O mercado brasileiro de histórias em quadrinhos jamais será profissionalizado enquanto profissionais contratados para a mediação de mesas, bate-papos e painéis não forem devidamente remunerados. Por mais óbvio e lógico que seja esse raciocínio, são cada vez mais comuns os convites que recebo para trabalhar de graça em eventos públicos ou privados, com patrocinadores e, ocasionalmente, com cobrança de ingressos caros e fins lucrativos.

Não me importo em mediar de graça eventos envolvendo artistas e publicações independentes. Faço mediações do tipo constantemente e continuarei a fazer sempre que estiver com a agenda livre, o local seja de fácil acesso e as obras a serem debatidas sejam do meu interesse. No entanto, considero ofensivos convites do tipo partindo de eventos com suporte – seja público ou privado – que não envolvam nenhum tipo de remuneração. 

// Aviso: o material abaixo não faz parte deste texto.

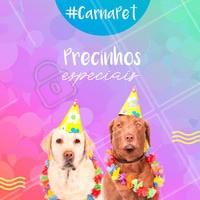 Vem curtir o Carnaval do melhor jeito: com promoção! 🎉😱 #promoçao #ahazou #pet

Recebi dois convites do tipo recentemente partindo de organizadores de convenções de cultura pop de grande porte que me deram como justificativas: 1) “não dispomos de recurso de cachê” e 2) “gastamos tudo para conseguir trazer os convidados”. Desculpas amadoras e inaceitáveis. São eventos que cobram ingressos caros, ostentam seus convidados nacionais e internacionais e cobram de seus expositores.

Não dispõe de recurso de cachê? Pois deveria dispor. Gastou tudo para trazer seus convidados? Pois deveria ter administrado melhor. Repito: desculpas amadoras e inaceitáveis.

Nos sete anos do Vitralizado já imprimi uma coleção composta por 21 postais assinados por ilustradores, designers e quadrinistas, e todos foram remunerados. Não faço mais do que a obrigação de alguém que encomendou um serviço a outra pessoa, mas lembro que o blog é uma empreitada independente e sem fins lucrativos que, ainda assim, jamais deixou de pagar a um colaborador. Não faz sentido que um evento de grande porte com artistas internacionais e cobrança de ingressos não aja da mesma forma. 

Na maior parte das vezes, convites para mediações não remuneradas partem de empresas que se aproveitam de uma cena criativa para promover suas marcas às custas de um trabalho profissional, seja ele artístico ou jornalístico – no meu caso. Não se trata de “paixão pelos quadrinhos”, justificativa canalha e ingênua. É exploração mesmo.

Exploração inclusive que fomenta de forma deliberada esse amadorismo conveniente aos interesses dessas empresas. A infantilização crescente nos debates relacionados às histórias em quadrinhos no Brasil (sobre a qual falei na coluna que publiquei semana passada no site do Itaú Cultural) passa pelo uso de mão de obra não gabaritada para conduzir discussões e pelo escanteio de profissionais com formação, estudo e currículo para tratar desses temas em mesas, debates e bate-papos. Sem massa crítica, resta apenas massa de manobra, colecionismo, ostentação e consumismo.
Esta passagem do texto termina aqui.